CAPE CANAVERAL Air Station, Fla., July 22, 1997 – A Lockheed Martin Atlas IIAS rocket is undergoing final preparations at Cape Canaveral Air Station (CCAS), FL, to launch the Superbird-C communications satellite for Space Communications Corporation (SCC) of Japan. Superbird-C will be launched from Complex 36B on 25 July at the opening of a 40-minute launch window that extends from 8:54 to 9:34 p.m. EDT. This will be the fourth Atlas launch of 1997 from CCAS following the successful launches of AC-127/JCSAT-4 on 16 February, AC-128/TEMPO on 8 March, and AC-79/GOES-K on 25 April.

The launch vehicle used for this mission, designated AC-133, is an Atlas IIAS, the most powerful of the Atlas family presently flying. Atlas IIAS is capable of placing payloads of up to 3,719 kg (8,200 lbs) into geosynchronous transfer orbit (GTO). For this mission, AC-133 will lift the approximately 3,130-kg (6,902-lb) Superbird-C satellite to a supersynchronous transfer orbit with an apogee of at least 80,000 kilometers (approximately 43,197 nautical miles). The satellite will use its on-board propulsion system to achieve final geostationary orbit.

Superbird-C will join Superbird A and B, which are already on orbit, in providing communications services to a wide variety of SCC’s private-sector and government customers in Japan and the Asia Pacific region. Located at 144 degrees East longitude, Superbird-C will expand the services and coverage area SCC offers to its customers. Superbird-C, an HS 601 design, was built for SCC by Hughes Space & Communications of El Segundo, CA.

Atlas and the Centaur upper stage are built by Lockheed Martin Astronautics at facilities in Denver, CO; San Diego, CA; and Harlingen, TX. Astronautics is one of four operating elements of the corporation’s Space & Strategic Missiles Sector headquartered in Bethesda, MD. Major suppliers to the Atlas program include Rocketdyne, a division of Boeing North American, located in Canoga Park, CA, Atlas MA-5A engines; Pratt & Whitney, located in West Palm Beach, FL, Centaur upper stage RL-10 engines; Honeywell Space Systems of Clearwater, FL, inertial navigation unit; and Thiokol Corp. of Ogden, UT, Castor IVA solid rocket boosters.

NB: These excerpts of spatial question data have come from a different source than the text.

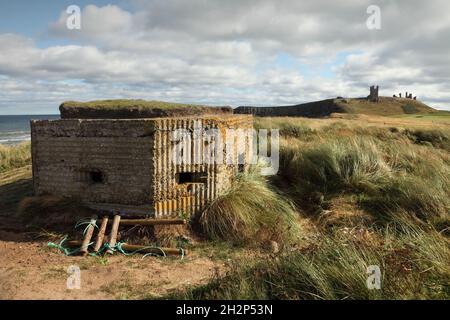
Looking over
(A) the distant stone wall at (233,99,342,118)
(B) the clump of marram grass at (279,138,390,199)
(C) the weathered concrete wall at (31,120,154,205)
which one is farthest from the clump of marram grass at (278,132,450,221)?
(A) the distant stone wall at (233,99,342,118)

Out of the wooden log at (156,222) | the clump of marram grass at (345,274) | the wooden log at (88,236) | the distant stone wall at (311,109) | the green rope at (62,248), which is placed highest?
the distant stone wall at (311,109)

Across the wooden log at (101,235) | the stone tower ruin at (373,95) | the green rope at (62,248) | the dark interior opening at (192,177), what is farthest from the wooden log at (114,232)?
the stone tower ruin at (373,95)

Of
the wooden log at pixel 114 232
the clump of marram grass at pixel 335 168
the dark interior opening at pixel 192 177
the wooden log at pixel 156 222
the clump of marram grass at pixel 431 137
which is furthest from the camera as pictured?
the clump of marram grass at pixel 431 137

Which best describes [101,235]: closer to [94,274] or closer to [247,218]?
[94,274]

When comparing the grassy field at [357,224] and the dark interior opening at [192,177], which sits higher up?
the dark interior opening at [192,177]

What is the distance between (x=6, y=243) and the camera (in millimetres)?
5961

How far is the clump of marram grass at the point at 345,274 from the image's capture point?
327cm

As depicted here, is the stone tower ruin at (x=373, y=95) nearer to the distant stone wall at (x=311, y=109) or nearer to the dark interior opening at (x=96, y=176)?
the distant stone wall at (x=311, y=109)

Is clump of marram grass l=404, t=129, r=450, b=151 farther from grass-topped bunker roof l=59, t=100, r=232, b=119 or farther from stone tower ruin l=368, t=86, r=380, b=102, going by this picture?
stone tower ruin l=368, t=86, r=380, b=102

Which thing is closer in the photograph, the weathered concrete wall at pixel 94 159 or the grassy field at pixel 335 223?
the grassy field at pixel 335 223

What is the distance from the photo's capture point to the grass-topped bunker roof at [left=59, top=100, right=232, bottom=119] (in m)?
7.56

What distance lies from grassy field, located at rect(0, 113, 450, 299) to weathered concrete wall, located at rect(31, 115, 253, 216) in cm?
49

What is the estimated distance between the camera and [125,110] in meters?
7.82
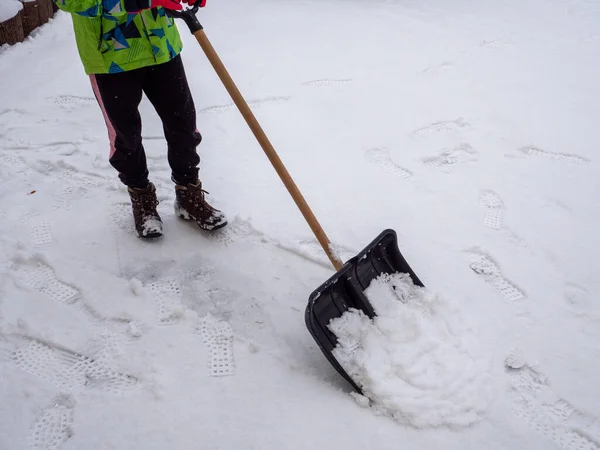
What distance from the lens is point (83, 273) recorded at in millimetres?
1986

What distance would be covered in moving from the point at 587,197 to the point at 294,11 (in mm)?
3615

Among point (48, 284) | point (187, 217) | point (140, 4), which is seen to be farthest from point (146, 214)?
point (140, 4)

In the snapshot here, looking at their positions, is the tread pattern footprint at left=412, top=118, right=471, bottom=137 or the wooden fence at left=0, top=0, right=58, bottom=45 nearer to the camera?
the tread pattern footprint at left=412, top=118, right=471, bottom=137

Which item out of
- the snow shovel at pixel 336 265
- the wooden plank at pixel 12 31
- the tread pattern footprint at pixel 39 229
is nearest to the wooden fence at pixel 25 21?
the wooden plank at pixel 12 31

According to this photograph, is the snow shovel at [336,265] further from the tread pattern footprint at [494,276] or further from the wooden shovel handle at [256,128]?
the tread pattern footprint at [494,276]

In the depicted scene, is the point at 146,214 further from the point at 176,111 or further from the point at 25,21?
the point at 25,21

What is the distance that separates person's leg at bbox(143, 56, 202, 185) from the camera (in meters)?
1.85

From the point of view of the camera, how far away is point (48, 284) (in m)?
1.93

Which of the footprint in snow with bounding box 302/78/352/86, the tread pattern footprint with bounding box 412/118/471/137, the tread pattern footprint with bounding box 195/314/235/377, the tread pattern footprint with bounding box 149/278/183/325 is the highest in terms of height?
the footprint in snow with bounding box 302/78/352/86

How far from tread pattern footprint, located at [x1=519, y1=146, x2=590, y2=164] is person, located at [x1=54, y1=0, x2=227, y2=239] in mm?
1970

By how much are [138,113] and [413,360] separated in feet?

Launch operations are provided by Lockheed Martin Astronautics at Cape Canaveral Air Station, Complex 36. Customer interface and launch vehicle mission management are provided by International Launch Services, San Diego, CA, formed in 1995 to jointly market Atlas and the Russian-built Proton launch services to the international and domestic satellite industry.